» What you are asked to do
Restate all of the entries exactly, each line as it stands.

[Page-level text extractions]

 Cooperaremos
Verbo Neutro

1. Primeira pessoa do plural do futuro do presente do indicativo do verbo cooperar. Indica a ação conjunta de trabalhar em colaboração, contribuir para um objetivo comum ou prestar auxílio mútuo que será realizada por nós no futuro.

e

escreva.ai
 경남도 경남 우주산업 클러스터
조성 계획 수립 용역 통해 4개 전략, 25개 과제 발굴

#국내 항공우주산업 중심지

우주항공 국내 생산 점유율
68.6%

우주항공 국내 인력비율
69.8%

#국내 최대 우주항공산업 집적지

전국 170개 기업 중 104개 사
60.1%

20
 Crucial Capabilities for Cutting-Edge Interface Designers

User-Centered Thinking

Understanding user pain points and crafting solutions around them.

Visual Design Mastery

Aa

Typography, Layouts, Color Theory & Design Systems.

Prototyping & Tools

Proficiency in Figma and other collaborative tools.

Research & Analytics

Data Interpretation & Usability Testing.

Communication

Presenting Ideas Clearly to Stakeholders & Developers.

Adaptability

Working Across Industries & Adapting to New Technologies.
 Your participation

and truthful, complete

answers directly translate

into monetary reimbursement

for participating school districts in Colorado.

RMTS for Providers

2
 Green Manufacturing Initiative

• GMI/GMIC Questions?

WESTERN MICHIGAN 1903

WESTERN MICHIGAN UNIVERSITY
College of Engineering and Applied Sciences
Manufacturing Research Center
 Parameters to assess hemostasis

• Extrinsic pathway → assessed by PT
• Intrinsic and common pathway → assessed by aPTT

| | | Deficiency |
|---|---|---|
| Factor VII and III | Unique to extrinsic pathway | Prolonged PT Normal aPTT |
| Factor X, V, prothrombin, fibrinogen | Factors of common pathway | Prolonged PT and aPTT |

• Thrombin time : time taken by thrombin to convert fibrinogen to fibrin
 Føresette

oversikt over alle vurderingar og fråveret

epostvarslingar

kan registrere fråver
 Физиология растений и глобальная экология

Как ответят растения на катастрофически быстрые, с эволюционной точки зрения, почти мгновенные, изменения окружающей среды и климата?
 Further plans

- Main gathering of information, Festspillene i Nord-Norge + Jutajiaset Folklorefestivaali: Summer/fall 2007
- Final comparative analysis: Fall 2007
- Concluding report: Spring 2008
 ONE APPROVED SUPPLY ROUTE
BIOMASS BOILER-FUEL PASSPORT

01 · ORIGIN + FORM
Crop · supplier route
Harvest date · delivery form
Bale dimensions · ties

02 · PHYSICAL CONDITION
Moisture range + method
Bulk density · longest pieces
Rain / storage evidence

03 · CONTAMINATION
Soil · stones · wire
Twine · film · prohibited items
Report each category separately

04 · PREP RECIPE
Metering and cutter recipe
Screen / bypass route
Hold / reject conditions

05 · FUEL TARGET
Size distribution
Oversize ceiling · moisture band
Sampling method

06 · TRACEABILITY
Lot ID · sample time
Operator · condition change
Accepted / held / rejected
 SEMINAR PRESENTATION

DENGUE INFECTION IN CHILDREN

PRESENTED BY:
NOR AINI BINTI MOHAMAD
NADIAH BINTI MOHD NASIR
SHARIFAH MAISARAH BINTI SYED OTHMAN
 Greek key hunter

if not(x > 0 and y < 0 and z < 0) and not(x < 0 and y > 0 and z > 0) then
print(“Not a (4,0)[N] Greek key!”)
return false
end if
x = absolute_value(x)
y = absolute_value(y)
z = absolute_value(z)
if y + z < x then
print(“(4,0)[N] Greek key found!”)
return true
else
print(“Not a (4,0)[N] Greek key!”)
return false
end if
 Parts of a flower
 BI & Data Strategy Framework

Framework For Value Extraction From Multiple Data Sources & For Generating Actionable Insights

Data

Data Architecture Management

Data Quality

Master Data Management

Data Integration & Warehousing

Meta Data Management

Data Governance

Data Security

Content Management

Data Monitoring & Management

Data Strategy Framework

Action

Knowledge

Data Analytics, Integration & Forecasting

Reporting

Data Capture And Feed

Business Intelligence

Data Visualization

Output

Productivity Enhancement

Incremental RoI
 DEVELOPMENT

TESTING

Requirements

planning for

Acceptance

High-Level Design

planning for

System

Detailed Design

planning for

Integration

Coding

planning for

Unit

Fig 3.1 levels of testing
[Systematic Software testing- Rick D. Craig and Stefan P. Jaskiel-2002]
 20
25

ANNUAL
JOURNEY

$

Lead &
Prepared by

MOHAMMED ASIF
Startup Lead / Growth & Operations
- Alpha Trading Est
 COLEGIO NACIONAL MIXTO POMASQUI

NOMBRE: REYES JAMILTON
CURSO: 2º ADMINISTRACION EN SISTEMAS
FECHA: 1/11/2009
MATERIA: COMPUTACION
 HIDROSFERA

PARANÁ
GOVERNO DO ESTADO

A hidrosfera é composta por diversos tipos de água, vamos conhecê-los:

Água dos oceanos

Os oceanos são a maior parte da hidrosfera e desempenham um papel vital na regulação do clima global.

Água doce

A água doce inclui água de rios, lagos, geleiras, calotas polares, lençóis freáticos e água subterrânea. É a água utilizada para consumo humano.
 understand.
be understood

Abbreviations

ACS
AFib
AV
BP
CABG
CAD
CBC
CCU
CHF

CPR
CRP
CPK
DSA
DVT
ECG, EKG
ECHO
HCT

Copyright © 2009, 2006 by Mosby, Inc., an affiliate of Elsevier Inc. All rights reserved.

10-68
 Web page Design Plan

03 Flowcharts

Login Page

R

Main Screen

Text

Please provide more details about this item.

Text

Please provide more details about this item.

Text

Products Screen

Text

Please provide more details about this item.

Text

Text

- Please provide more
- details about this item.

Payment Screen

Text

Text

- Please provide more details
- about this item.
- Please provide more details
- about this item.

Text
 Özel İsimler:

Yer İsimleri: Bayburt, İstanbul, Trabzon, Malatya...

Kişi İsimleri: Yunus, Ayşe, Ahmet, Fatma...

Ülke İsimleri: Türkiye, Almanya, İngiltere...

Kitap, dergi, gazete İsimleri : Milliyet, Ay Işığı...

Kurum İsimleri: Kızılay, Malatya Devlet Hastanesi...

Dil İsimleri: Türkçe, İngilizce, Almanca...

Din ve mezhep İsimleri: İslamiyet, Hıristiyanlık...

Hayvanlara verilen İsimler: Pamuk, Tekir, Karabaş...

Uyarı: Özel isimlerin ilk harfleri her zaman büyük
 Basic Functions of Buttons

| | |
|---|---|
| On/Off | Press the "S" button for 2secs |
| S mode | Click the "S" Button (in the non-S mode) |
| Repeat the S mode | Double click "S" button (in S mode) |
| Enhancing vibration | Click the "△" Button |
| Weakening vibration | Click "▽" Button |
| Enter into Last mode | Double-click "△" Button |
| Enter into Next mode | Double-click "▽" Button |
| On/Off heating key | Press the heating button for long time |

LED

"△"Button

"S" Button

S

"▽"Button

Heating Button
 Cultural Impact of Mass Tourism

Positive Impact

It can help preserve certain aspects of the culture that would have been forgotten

» Result for this task
 Cooperaremos
Verbo Neutro

1. Primeira pessoa do plural do futuro do presente do indicativo do verbo cooperar. Indica a ação conjunta de trabalhar em colaboração, contribuir para um objetivo comum ou prestar auxílio mútuo que será realizada por nós no futuro.

e

escreva.ai
 경남도 경남 우주산업 클러스터
조성 계획 수립 용역 통해 4개 전략, 25개 과제 발굴

#국내 항공우주산업 중심지

우주항공 국내 생산 점유율
68.6%

우주항공 국내 인력비율
69.8%

#국내 최대 우주항공산업 집적지

전국 170개 기업 중 104개 사
60.1%

20
 Crucial Capabilities for Cutting-Edge Interface Designers

User-Centered Thinking

Understanding user pain points and crafting solutions around them.

Visual Design Mastery

Aa

Typography, Layouts, Color Theory & Design Systems.

Prototyping & Tools

Proficiency in Figma and other collaborative tools.

Research & Analytics

Data Interpretation & Usability Testing.

Communication

Presenting Ideas Clearly to Stakeholders & Developers.

Adaptability

Working Across Industries & Adapting to New Technologies.
 Your participation

and truthful, complete

answers directly translate

into monetary reimbursement

for participating school districts in Colorado.

RMTS for Providers

2
 Green Manufacturing Initiative

• GMI/GMIC Questions?

WESTERN MICHIGAN 1903

WESTERN MICHIGAN UNIVERSITY
College of Engineering and Applied Sciences
Manufacturing Research Center
 Parameters to assess hemostasis

• Extrinsic pathway → assessed by PT
• Intrinsic and common pathway → assessed by aPTT

| | | Deficiency |
|---|---|---|
| Factor VII and III | Unique to extrinsic pathway | Prolonged PT Normal aPTT |
| Factor X, V, prothrombin, fibrinogen | Factors of common pathway | Prolonged PT and aPTT |

• Thrombin time : time taken by thrombin to convert fibrinogen to fibrin
 Føresette

oversikt over alle vurderingar og fråveret

epostvarslingar

kan registrere fråver
 Физиология растений и глобальная экология

Как ответят растения на катастрофически быстрые, с эволюционной точки зрения, почти мгновенные, изменения окружающей среды и климата?
 Further plans

- Main gathering of information, Festspillene i Nord-Norge + Jutajiaset Folklorefestivaali: Summer/fall 2007
- Final comparative analysis: Fall 2007
- Concluding report: Spring 2008
 ONE APPROVED SUPPLY ROUTE
BIOMASS BOILER-FUEL PASSPORT

01 · ORIGIN + FORM
Crop · supplier route
Harvest date · delivery form
Bale dimensions · ties

02 · PHYSICAL CONDITION
Moisture range + method
Bulk density · longest pieces
Rain / storage evidence

03 · CONTAMINATION
Soil · stones · wire
Twine · film · prohibited items
Report each category separately

04 · PREP RECIPE
Metering and cutter recipe
Screen / bypass route
Hold / reject conditions

05 · FUEL TARGET
Size distribution
Oversize ceiling · moisture band
Sampling method

06 · TRACEABILITY
Lot ID · sample time
Operator · condition change
Accepted / held / rejected
 SEMINAR PRESENTATION

DENGUE INFECTION IN CHILDREN

PRESENTED BY:
NOR AINI BINTI MOHAMAD
NADIAH BINTI MOHD NASIR
SHARIFAH MAISARAH BINTI SYED OTHMAN
 Greek key hunter

if not(x > 0 and y < 0 and z < 0) and not(x < 0 and y > 0 and z > 0) then
print(“Not a (4,0)[N] Greek key!”)
return false
end if
x = absolute_value(x)
y = absolute_value(y)
z = absolute_value(z)
if y + z < x then
print(“(4,0)[N] Greek key found!”)
return true
else
print(“Not a (4,0)[N] Greek key!”)
return false
end if
 Parts of a flower
 BI & Data Strategy Framework

Framework For Value Extraction From Multiple Data Sources & For Generating Actionable Insights

Data

Data Architecture Management

Data Quality

Master Data Management

Data Integration & Warehousing

Meta Data Management

Data Governance

Data Security

Content Management

Data Monitoring & Management

Data Strategy Framework

Action

Knowledge

Data Analytics, Integration & Forecasting

Reporting

Data Capture And Feed

Business Intelligence

Data Visualization

Output

Productivity Enhancement

Incremental RoI
 DEVELOPMENT

TESTING

Requirements

planning for

Acceptance

High-Level Design

planning for

System

Detailed Design

planning for

Integration

Coding

planning for

Unit

Fig 3.1 levels of testing
[Systematic Software testing- Rick D. Craig and Stefan P. Jaskiel-2002]
 20
25

ANNUAL
JOURNEY

$

Lead &
Prepared by

MOHAMMED ASIF
Startup Lead / Growth & Operations
- Alpha Trading Est
 COLEGIO NACIONAL MIXTO POMASQUI

NOMBRE: REYES JAMILTON
CURSO: 2º ADMINISTRACION EN SISTEMAS
FECHA: 1/11/2009
MATERIA: COMPUTACION
 HIDROSFERA

PARANÁ
GOVERNO DO ESTADO

A hidrosfera é composta por diversos tipos de água, vamos conhecê-los:

Água dos oceanos

Os oceanos são a maior parte da hidrosfera e desempenham um papel vital na regulação do clima global.

Água doce

A água doce inclui água de rios, lagos, geleiras, calotas polares, lençóis freáticos e água subterrânea. É a água utilizada para consumo humano.
 understand.
be understood

Abbreviations

ACS
AFib
AV
BP
CABG
CAD
CBC
CCU
CHF

CPR
CRP
CPK
DSA
DVT
ECG, EKG
ECHO
HCT

Copyright © 2009, 2006 by Mosby, Inc., an affiliate of Elsevier Inc. All rights reserved.

10-68
 Web page Design Plan

03 Flowcharts

Login Page

R

Main Screen

Text

Please provide more details about this item.

Text

Please provide more details about this item.

Text

Products Screen

Text

Please provide more details about this item.

Text

Text

- Please provide more
- details about this item.

Payment Screen

Text

Text

- Please provide more details
- about this item.
- Please provide more details
- about this item.

Text
 Özel İsimler:

Yer İsimleri: Bayburt, İstanbul, Trabzon, Malatya...

Kişi İsimleri: Yunus, Ayşe, Ahmet, Fatma...

Ülke İsimleri: Türkiye, Almanya, İngiltere...

Kitap, dergi, gazete İsimleri : Milliyet, Ay Işığı...

Kurum İsimleri: Kızılay, Malatya Devlet Hastanesi...

Dil İsimleri: Türkçe, İngilizce, Almanca...

Din ve mezhep İsimleri: İslamiyet, Hıristiyanlık...

Hayvanlara verilen İsimler: Pamuk, Tekir, Karabaş...

Uyarı: Özel isimlerin ilk harfleri her zaman büyük
 Basic Functions of Buttons

| | |
|---|---|
| On/Off | Press the "S" button for 2secs |
| S mode | Click the "S" Button (in the non-S mode) |
| Repeat the S mode | Double click "S" button (in S mode) |
| Enhancing vibration | Click the "△" Button |
| Weakening vibration | Click "▽" Button |
| Enter into Last mode | Double-click "△" Button |
| Enter into Next mode | Double-click "▽" Button |
| On/Off heating key | Press the heating button for long time |

LED

"△"Button

"S" Button

S

"▽"Button

Heating Button
 Cultural Impact of Mass Tourism

Positive Impact

It can help preserve certain aspects of the culture that would have been forgotten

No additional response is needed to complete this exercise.